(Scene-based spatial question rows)

--

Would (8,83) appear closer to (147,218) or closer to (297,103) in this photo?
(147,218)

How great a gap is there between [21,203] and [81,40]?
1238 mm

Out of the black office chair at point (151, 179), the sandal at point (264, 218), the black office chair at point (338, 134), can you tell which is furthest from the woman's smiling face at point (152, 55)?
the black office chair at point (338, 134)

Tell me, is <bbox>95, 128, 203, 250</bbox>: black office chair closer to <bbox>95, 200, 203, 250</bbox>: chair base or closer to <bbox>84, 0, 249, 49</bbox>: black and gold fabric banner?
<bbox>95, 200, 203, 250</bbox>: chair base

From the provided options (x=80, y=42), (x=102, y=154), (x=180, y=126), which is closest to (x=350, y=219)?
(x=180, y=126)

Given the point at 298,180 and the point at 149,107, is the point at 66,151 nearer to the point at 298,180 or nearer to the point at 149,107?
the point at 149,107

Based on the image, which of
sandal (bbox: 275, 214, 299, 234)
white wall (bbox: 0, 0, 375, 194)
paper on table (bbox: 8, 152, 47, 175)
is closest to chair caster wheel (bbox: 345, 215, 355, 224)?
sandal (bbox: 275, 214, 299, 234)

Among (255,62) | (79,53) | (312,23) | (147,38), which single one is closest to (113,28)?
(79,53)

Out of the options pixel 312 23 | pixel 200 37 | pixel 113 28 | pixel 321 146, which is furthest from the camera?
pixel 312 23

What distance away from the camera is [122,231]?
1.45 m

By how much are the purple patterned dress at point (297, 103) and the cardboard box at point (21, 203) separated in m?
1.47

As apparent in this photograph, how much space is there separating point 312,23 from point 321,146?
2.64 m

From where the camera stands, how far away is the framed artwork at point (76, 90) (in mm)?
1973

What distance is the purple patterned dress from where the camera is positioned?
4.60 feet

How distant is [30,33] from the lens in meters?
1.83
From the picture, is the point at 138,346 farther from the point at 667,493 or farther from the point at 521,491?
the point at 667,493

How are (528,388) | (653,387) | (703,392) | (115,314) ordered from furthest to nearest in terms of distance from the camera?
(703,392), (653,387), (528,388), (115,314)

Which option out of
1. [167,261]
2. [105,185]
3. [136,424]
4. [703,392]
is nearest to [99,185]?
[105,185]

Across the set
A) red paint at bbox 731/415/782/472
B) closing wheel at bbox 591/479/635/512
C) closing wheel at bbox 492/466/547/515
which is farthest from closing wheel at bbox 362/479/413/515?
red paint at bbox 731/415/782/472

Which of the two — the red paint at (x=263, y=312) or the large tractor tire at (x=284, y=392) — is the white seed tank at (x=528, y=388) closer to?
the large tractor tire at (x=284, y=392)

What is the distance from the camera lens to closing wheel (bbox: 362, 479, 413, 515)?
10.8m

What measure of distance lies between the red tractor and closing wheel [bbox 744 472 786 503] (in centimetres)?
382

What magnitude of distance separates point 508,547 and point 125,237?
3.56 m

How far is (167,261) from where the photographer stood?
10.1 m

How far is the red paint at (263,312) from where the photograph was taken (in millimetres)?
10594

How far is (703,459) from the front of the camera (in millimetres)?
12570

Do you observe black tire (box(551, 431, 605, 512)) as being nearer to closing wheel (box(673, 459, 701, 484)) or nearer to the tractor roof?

--

■ Stated task
Output the rows from the line containing "How far is the" through the final line as a Markdown table with the columns Number and Text. Give each line a number, and leave out blank lines.

■ Exercise output
| Number | Text |
|---|---|
| 1 | How far is the red paint at (263,312) from where the photograph was taken (in millimetres)? |
| 2 | 10594 |
| 3 | How far is (703,459) from the front of the camera (in millimetres)? |
| 4 | 12570 |
| 5 | Do you observe black tire (box(551, 431, 605, 512)) as being nearer to closing wheel (box(673, 459, 701, 484)) or nearer to the tractor roof? |